EPA says oil train operator violated federal Clean Air Act at Albany facility

Repost from Politico New York

EPA says oil train operator violated federal Clean Air Act at Albany facility

By Scott Waldman, 08/17/16 05:29 AM EDT
Railroad oil tankers line up in Albany, N.Y.
Railroad oil tankers line up in Albany, N.Y. | AP Photo/Mike Groll

ALBANY — One of the main companies that transports crude oil through New York has violated federal clean air standards and may face significant fines, according to U.S. Environmental Protection Agency documents obtained by POLITICO.

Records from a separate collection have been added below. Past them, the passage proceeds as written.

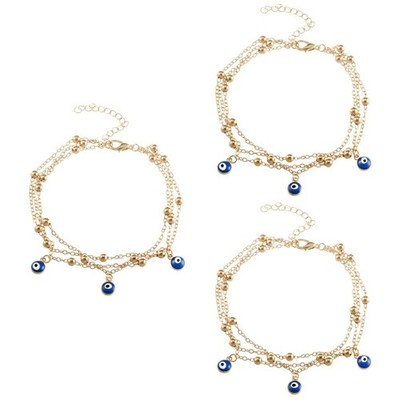  3 stücke Böhmen Chic Mini Evil Eye Style Anklet Baumeln Fußkettchen Für Barfuß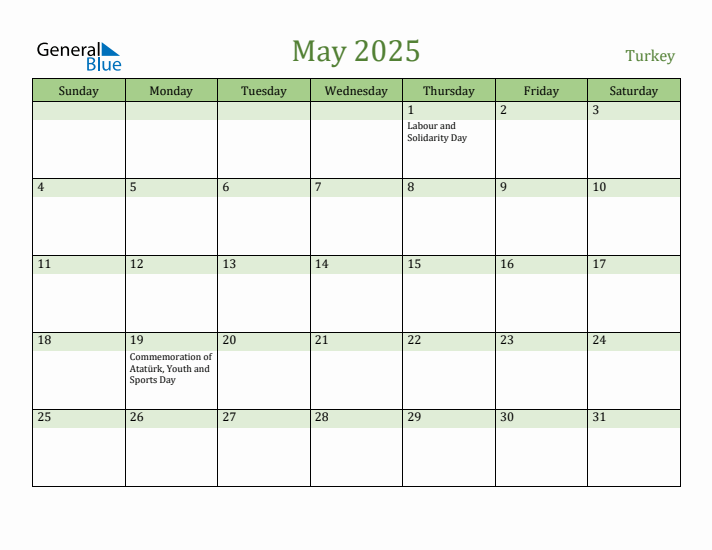 May 2025 Calendar with Turkey Holidays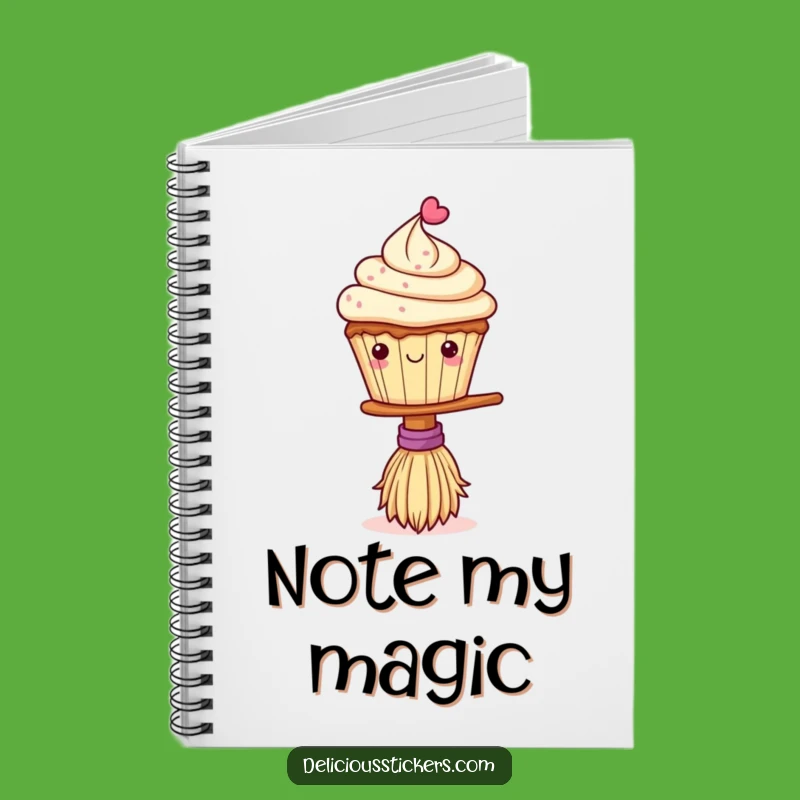 Funny Cupcake Broom Balance Notebook - Whimsical Journal for Ideas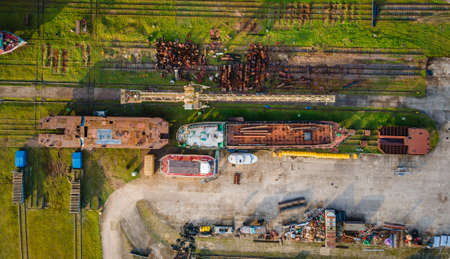 Aerial view of a shipyard and repair shopの写真素材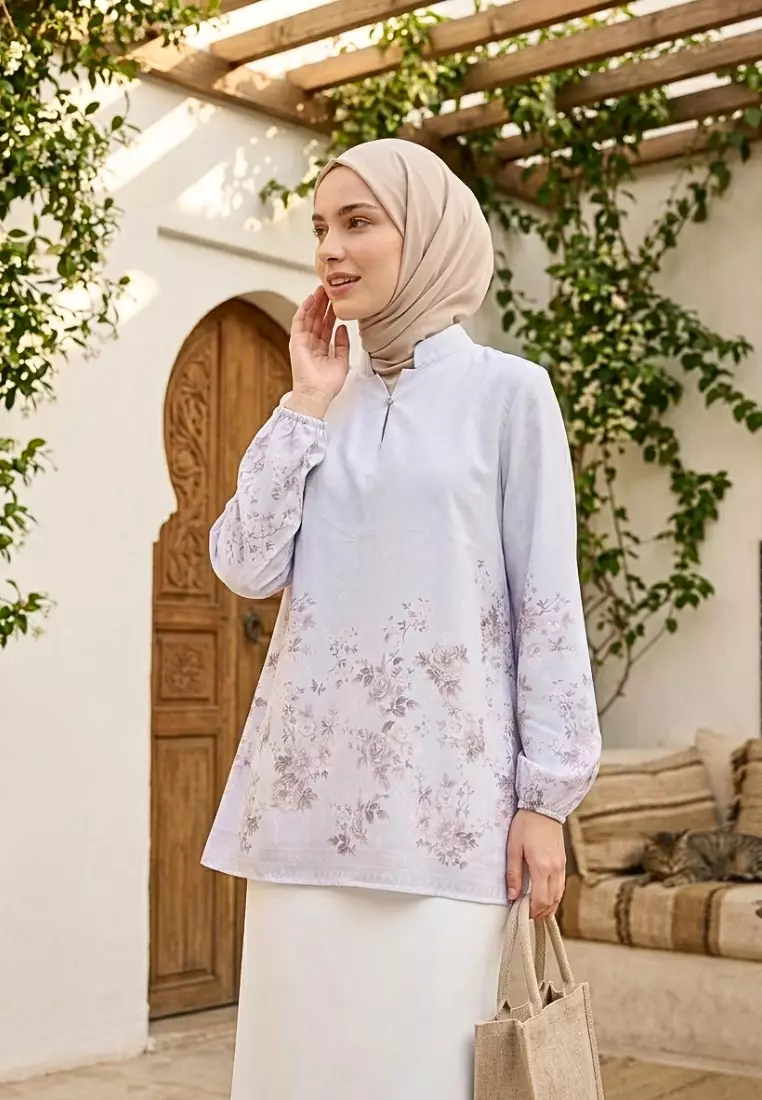 Floral Blouse Sifon With V neck In Soft Blue By Brilliant Girl Warna BIRU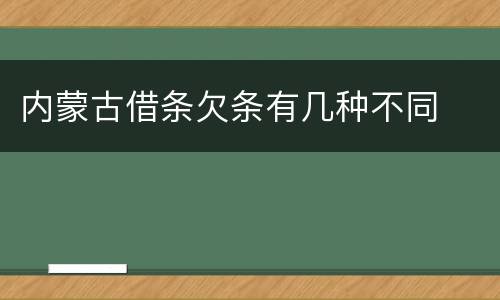 内蒙古借条欠条有几种不同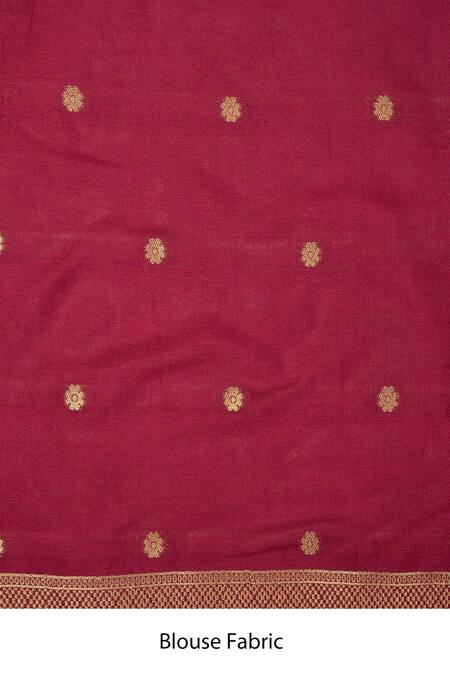 Zal From Benaras_Maroon Silk Zari, Embroidery Katan Banarasi Saree With Unstitched Blouse Fabric _at_Aza_Fashions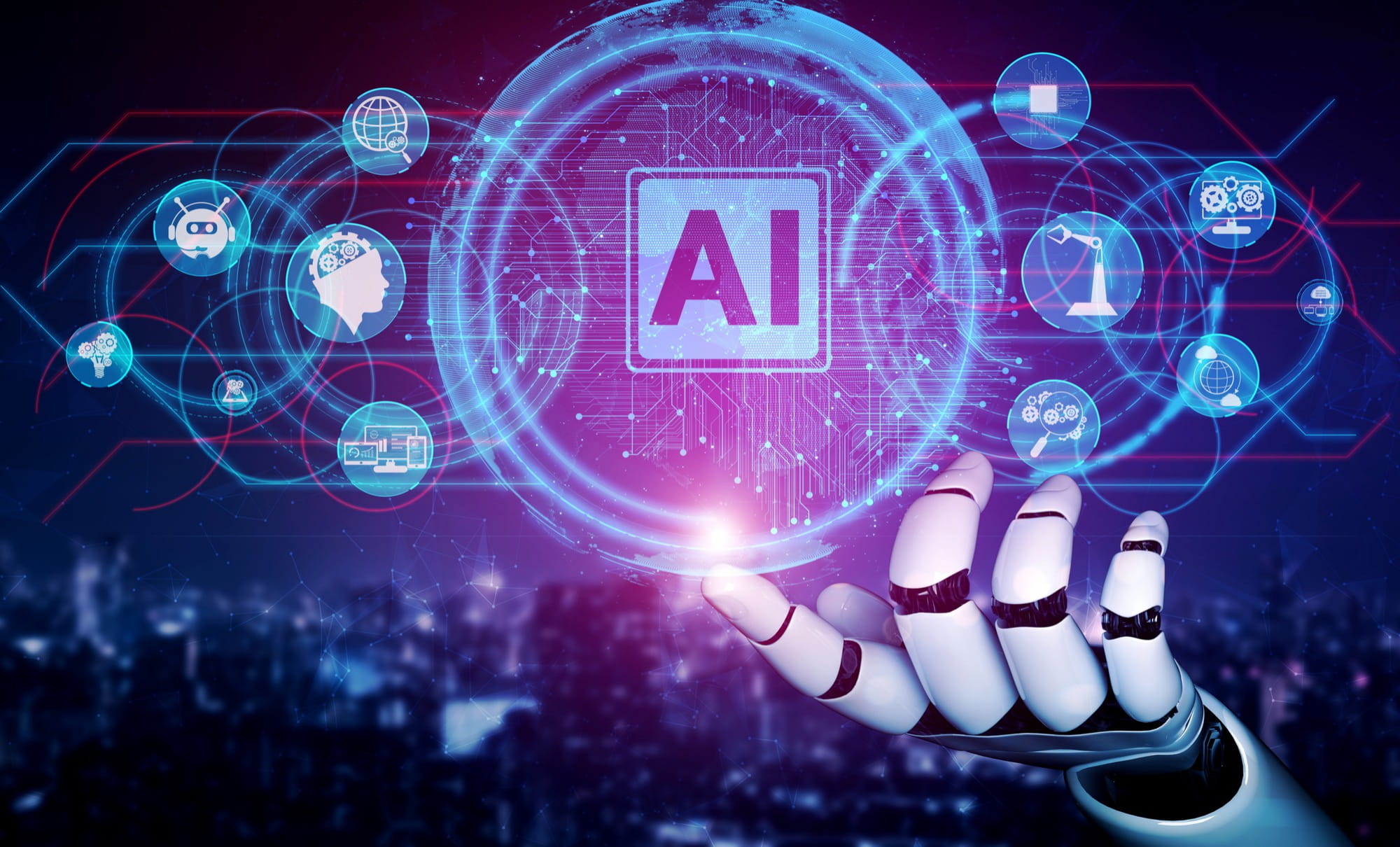Artificial intelligence — robotic hand presenting an AI network sphere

Last month, the EPA issued a notice to Global Companies LLC, saying the company violated the federal Clean Air Act at its oil transportation facility in Albany. According to the documents, Global could face fines of more than $25,000 a day and may have to obtain a new permit for one of its main East Coast shipping routes.

According to the EPA, Global intentionally under-reported air emissions at the facility when it was granted permission to almost quadruple the amount of crude it could transport through Albany.

In 2012, after Global received state permission to increase the amount of crude it transported through Albany from about 500,000 gallons a year to almost 2 billion gallons, the company reported an increase in air emissions of 39.5 tons per year of volatile organic compounds.

But after a months-long investigation, the EPA determined the amount Global reported was far less than what it was actually emitting.

The increase Global claimed is just under the 40-tons-per-year limit that would require a new set of air permits, and likely lead to costly equipment upgrades and additional project delays.

“Global violated the (Clean Air) Act and the federally enforceable New York state implementation plan by increasing the throughput of crude oil at its petroleum storage facility located at 50 Church Street, Albany, New York without complying with the new source review requirements of the New York SIP,” wrote Dore LaPosta, director of the Division of Enforcement and Compliance Assistance at the EPA.

Edward Faneuil, Global’s executive vice president, denied the facility was out of compliance.

“With respect to the Notice of Violation issued by the EPA alleging violations of the Clean Air Act at its Albany facility, Global Partners is in compliance with regulatory and permitting requirements at that facility, including requirements under the CAA,” Faneuil said in a statement Tuesday. “We remain fully committed to operating all of our facilities in a safe, legal and environmentally responsible manner, and we will vigorously defend ourselves against any claims to the contrary.”

Global needs to obtain air permits for the facilities it uses during the crude oil transportation process, which includes equipment to offload oil train tankers.

Albany has become a national hub for crude oil trains, which bring the product from North Dakota and transport it to refineries along the East Coast. Public scrutiny of oil train safety has increased after a series of accidents in recent years, including one in July 2013 that killed dozens of people in Canada. In Albany, the oil trains run on tracks that are located next to a public housing facility and have been stored adjacent to a playground.

On Wednesday, EPA officials will meet with local residents affected by the oil train surge in Albany.

The Cuomo administration has allowed the oil transportation companies to increase the amount of crude they bring through Albany. Since it received permission to increase the amont of oil it transports, Global has also sought to add a crude oil heater that would allow it to bring in thick tar sands. However, the state Department of Environmental Conservation has delayed a decision on that proposal and is now locked in a legal battle with the company.

Local residents, including many who live at the public housing project, have complained that emissions from the Albany facility are causing health problems. In 2014, state regulators determined that the air quality in the area was not harmful.

The EPA investigation echoes claims of a lawsuit filed earlier this year by Albany County and a coalition of environmental groups, which contend Global Companies failed to obtain the proper air permits for its crude-handling facility at the Port of Albany. In the lawsuit, the groups claim Global failed to install proper pollution controls when it increased the amount of crude oil handled at the facility.